- Gorji Sara Location within Iran
- Coordinates: 36°42′01″N 51°10′56″E﻿ / ﻿36.70028°N 51.18222°E
- Country: Iran
- Province: Mazandaran
- County: Abbasabad
- District: Salmanshahr
- Rural District: Kelarabad-e Gharbi

Population (2016)
- • Total: 603
- Time zone: UTC+3:30 (IRST)

= Gorji Sara =

Village in Mazandaran province, Iran

Gorji Sara (گرجي سرا) (Note: Also romanized as Gorjī Sarā; also known as Gach Sarā) is a village in Kelarabad-e Gharbi Rural District (Note: Formerly Kelarabad Rural District) of Salmanshahr District (Note: Formerly Kelarabad District) in Abbasabad County, Mazandaran province, Iran.

==Demographics==
===Population===
At the time of the 2006 National Census, the village's population was 251 in 75 households, when it was in Kelarabad Rural District (Note: Renamed Kelarabad-e Gharbi Rural District) of the former Abbasabad District in Tonekabon County.
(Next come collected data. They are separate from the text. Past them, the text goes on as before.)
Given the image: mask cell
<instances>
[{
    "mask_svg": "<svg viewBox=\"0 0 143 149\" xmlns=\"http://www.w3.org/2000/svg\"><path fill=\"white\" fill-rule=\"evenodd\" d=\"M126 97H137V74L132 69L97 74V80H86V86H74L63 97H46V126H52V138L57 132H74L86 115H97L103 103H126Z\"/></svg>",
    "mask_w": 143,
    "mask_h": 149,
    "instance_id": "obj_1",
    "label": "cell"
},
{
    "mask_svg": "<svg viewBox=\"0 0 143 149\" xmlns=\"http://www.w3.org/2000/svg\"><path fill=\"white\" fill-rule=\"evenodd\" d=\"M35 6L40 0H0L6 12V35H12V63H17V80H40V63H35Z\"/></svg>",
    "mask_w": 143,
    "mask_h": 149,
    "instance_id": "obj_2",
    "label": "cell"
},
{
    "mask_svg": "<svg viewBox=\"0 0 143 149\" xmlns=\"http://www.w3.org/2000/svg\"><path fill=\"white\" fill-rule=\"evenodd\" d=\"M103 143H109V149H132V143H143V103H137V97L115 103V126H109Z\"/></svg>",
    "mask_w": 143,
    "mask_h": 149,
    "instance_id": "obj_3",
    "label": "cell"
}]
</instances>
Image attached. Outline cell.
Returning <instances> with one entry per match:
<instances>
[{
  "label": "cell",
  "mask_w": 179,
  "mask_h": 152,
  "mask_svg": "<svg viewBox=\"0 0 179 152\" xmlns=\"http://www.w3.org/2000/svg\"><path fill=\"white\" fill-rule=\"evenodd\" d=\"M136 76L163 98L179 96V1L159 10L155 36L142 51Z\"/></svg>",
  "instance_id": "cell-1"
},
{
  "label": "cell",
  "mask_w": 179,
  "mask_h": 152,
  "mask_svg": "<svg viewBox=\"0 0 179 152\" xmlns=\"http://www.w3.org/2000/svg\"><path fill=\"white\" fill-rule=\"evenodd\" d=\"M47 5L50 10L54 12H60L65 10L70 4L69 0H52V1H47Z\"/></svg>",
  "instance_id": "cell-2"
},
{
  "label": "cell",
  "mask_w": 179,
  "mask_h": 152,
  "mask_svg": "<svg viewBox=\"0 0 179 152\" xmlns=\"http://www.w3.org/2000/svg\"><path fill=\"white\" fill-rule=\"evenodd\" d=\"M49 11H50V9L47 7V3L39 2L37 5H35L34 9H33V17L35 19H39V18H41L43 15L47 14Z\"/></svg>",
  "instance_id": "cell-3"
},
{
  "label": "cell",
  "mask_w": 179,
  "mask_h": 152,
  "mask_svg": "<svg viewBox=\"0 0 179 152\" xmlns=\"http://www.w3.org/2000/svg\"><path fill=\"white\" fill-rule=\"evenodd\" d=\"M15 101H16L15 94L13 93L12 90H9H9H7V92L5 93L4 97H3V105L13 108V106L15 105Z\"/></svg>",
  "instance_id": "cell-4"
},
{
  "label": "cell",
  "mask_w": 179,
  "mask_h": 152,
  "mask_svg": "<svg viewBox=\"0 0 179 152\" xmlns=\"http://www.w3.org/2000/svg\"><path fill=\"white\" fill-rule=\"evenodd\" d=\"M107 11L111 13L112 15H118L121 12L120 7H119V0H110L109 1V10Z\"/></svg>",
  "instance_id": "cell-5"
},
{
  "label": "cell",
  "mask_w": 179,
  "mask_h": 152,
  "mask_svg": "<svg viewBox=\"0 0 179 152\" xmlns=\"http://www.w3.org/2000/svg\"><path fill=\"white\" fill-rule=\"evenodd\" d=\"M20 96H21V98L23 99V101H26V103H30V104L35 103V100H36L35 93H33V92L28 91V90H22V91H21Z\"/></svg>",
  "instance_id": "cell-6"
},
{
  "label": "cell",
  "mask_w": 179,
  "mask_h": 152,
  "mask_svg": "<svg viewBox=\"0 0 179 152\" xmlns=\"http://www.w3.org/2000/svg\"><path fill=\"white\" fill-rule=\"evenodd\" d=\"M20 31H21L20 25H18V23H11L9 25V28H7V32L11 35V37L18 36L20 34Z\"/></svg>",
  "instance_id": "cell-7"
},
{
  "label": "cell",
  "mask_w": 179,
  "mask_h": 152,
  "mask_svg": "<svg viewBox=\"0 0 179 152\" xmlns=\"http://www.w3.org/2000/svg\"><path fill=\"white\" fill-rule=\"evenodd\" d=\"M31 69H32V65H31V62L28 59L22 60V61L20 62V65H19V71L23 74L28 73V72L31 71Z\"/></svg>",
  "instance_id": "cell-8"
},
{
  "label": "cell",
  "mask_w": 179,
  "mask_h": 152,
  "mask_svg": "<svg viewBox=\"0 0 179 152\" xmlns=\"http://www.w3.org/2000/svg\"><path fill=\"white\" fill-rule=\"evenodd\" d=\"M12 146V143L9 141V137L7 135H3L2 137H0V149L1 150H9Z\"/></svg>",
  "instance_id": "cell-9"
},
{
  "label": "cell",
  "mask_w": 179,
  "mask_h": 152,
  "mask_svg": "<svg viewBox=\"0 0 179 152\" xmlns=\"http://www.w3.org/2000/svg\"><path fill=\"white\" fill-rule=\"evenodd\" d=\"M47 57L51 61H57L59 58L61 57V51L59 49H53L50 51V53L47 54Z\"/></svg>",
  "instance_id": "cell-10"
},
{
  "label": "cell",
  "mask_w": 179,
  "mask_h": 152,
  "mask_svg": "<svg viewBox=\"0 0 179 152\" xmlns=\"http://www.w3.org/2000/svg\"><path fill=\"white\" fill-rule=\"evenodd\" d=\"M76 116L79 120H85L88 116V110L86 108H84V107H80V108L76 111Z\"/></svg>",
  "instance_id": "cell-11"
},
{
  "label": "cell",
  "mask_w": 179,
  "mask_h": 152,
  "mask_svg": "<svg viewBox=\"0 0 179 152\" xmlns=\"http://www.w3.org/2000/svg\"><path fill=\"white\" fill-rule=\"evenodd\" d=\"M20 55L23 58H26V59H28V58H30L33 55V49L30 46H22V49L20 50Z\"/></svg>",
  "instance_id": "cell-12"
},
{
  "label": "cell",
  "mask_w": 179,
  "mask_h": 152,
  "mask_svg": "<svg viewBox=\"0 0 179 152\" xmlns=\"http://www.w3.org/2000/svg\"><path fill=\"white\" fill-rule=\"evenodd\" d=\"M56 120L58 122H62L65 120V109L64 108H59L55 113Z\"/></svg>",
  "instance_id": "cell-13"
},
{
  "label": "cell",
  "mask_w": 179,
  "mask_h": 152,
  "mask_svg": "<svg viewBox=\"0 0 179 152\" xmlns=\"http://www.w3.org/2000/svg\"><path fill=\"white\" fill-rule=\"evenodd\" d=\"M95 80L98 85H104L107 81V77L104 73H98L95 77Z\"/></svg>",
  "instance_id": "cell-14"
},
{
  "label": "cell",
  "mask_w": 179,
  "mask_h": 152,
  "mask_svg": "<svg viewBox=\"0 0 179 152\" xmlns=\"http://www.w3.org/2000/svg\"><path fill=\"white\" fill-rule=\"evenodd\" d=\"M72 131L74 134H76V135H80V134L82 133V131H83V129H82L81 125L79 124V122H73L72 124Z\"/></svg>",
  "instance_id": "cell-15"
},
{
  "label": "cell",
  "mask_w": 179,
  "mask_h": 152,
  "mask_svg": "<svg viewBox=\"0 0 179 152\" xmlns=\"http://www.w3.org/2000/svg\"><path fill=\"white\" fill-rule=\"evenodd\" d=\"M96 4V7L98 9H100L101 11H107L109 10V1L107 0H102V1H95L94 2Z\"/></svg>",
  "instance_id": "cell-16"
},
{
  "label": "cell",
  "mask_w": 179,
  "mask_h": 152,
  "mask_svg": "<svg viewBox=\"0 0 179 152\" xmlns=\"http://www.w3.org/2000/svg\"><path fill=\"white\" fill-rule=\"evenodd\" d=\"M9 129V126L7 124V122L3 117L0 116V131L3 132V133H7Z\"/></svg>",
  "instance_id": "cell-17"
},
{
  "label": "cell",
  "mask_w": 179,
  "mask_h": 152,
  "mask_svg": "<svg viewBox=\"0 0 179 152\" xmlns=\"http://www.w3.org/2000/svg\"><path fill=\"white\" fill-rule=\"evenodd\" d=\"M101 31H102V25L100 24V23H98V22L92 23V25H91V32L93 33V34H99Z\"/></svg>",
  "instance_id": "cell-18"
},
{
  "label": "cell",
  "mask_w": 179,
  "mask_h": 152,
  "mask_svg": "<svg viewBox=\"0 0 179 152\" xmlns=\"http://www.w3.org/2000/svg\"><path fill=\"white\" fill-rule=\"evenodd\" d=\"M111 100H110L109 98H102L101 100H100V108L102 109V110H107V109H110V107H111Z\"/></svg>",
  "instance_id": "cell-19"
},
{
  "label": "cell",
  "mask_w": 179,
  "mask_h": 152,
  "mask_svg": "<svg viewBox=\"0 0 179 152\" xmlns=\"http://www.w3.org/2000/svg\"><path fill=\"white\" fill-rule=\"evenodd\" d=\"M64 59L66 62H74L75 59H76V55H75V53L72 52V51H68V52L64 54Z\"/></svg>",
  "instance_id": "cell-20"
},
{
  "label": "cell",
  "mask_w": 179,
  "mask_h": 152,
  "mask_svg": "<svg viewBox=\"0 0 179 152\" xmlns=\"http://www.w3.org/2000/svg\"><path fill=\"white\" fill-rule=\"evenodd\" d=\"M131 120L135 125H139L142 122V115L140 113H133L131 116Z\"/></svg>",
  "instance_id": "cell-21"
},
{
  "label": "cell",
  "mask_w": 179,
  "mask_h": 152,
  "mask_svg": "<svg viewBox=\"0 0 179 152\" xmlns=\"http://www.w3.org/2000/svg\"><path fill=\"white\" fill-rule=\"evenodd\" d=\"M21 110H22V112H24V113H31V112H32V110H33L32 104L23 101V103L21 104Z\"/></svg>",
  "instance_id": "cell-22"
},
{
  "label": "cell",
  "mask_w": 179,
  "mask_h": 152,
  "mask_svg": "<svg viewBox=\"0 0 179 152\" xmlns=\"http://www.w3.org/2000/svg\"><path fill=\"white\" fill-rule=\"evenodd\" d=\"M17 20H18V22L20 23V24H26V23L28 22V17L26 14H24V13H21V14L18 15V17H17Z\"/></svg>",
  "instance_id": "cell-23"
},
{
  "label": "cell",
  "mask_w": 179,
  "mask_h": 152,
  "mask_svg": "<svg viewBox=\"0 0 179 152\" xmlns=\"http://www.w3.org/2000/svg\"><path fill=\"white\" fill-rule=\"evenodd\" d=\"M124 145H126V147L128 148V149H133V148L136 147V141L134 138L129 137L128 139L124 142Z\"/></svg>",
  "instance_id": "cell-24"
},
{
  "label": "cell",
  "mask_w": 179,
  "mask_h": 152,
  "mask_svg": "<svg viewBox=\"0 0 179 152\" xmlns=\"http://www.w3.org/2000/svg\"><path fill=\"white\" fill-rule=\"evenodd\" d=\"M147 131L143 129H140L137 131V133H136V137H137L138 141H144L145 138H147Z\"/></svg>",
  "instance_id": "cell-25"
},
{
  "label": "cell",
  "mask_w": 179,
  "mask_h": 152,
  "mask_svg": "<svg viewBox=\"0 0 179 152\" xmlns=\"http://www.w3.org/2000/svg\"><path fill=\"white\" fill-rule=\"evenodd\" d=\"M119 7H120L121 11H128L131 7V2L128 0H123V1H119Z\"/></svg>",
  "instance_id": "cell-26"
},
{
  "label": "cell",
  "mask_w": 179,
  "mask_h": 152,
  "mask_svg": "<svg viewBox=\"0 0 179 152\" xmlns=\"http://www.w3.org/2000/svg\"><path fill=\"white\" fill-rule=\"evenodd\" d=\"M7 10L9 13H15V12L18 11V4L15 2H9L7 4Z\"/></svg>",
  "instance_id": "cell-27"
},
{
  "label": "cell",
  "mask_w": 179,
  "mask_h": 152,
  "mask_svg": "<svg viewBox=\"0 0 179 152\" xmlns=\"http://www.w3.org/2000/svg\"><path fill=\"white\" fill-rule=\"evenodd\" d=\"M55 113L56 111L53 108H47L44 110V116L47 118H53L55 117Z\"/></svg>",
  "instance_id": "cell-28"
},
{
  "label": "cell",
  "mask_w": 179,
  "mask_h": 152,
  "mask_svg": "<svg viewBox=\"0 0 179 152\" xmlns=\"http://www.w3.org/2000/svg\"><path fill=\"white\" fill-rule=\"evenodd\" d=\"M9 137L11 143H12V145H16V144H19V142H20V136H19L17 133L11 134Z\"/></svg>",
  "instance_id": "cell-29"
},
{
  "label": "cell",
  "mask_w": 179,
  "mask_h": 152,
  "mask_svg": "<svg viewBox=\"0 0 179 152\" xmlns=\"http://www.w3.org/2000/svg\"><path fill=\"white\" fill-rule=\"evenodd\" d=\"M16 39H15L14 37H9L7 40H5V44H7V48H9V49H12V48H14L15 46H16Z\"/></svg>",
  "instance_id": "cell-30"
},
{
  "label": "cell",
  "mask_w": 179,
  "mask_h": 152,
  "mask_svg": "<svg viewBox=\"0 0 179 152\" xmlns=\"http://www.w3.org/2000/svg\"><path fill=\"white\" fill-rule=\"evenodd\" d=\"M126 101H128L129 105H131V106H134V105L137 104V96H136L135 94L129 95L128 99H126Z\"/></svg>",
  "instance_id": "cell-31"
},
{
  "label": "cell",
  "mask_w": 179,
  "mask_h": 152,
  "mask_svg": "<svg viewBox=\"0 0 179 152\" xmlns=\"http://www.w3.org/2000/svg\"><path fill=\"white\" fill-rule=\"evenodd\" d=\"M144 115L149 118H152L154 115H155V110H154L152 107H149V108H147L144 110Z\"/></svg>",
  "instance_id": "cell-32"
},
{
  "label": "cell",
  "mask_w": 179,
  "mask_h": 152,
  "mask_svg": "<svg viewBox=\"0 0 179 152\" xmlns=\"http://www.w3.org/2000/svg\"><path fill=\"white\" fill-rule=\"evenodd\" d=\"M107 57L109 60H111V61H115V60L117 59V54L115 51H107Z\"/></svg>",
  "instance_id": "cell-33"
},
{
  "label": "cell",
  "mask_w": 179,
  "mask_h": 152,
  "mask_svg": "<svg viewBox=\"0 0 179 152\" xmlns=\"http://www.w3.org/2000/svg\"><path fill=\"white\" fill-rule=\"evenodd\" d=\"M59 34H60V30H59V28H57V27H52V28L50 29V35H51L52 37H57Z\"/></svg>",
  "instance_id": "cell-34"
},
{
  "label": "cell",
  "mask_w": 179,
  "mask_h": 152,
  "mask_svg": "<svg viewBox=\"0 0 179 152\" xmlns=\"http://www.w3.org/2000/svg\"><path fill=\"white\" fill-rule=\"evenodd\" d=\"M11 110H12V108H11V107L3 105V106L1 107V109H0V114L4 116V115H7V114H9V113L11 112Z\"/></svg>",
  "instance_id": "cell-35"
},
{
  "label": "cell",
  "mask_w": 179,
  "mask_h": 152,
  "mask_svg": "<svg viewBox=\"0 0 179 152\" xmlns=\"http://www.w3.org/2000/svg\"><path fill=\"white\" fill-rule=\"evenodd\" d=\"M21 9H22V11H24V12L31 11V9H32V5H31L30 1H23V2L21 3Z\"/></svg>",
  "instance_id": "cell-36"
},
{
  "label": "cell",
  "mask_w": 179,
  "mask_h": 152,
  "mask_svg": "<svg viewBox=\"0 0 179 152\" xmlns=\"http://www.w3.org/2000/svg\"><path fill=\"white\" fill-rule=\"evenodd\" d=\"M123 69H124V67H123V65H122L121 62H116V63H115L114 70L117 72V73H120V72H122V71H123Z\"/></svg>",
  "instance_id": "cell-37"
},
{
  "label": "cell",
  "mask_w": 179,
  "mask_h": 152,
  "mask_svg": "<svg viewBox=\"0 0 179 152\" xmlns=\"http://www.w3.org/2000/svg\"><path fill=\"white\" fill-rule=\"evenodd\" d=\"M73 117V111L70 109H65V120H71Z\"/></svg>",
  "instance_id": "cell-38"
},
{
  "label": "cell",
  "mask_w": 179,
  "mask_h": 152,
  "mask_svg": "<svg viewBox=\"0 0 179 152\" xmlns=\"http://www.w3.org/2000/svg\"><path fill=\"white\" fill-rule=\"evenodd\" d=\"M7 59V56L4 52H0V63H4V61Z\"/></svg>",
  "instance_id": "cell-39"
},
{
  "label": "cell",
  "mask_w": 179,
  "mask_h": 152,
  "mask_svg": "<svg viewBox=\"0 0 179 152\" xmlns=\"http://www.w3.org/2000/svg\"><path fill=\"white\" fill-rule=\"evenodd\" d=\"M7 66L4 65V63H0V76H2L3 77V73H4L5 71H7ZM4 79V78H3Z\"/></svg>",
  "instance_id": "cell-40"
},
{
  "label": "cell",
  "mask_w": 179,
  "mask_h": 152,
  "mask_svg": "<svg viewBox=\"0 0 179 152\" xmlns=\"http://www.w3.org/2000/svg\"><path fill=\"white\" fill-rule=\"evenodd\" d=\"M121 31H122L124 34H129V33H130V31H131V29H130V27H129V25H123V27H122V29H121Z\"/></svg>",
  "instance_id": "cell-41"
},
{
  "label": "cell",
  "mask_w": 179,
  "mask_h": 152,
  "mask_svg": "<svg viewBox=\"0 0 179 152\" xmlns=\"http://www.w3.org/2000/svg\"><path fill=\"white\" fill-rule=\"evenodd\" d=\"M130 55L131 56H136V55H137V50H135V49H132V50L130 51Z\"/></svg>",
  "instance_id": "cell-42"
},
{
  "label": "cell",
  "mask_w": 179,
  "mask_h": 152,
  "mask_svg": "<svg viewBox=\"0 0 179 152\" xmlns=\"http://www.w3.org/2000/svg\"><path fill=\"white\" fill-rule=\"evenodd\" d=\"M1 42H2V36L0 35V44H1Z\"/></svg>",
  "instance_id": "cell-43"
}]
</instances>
The following census in 2011 counted 368 people in 119 households, by which time the district had been separated from the county in the establishment of Abbasabad County. The rural district was transferred to the new Kelarabad District (Note: Renamed Salmanshahr District) and renamed Kelarabad-e Gharbi Rural District. The 2016 census measured the population of the village as 603 people in 191 households, when the district had been renamed Salmanshahr District.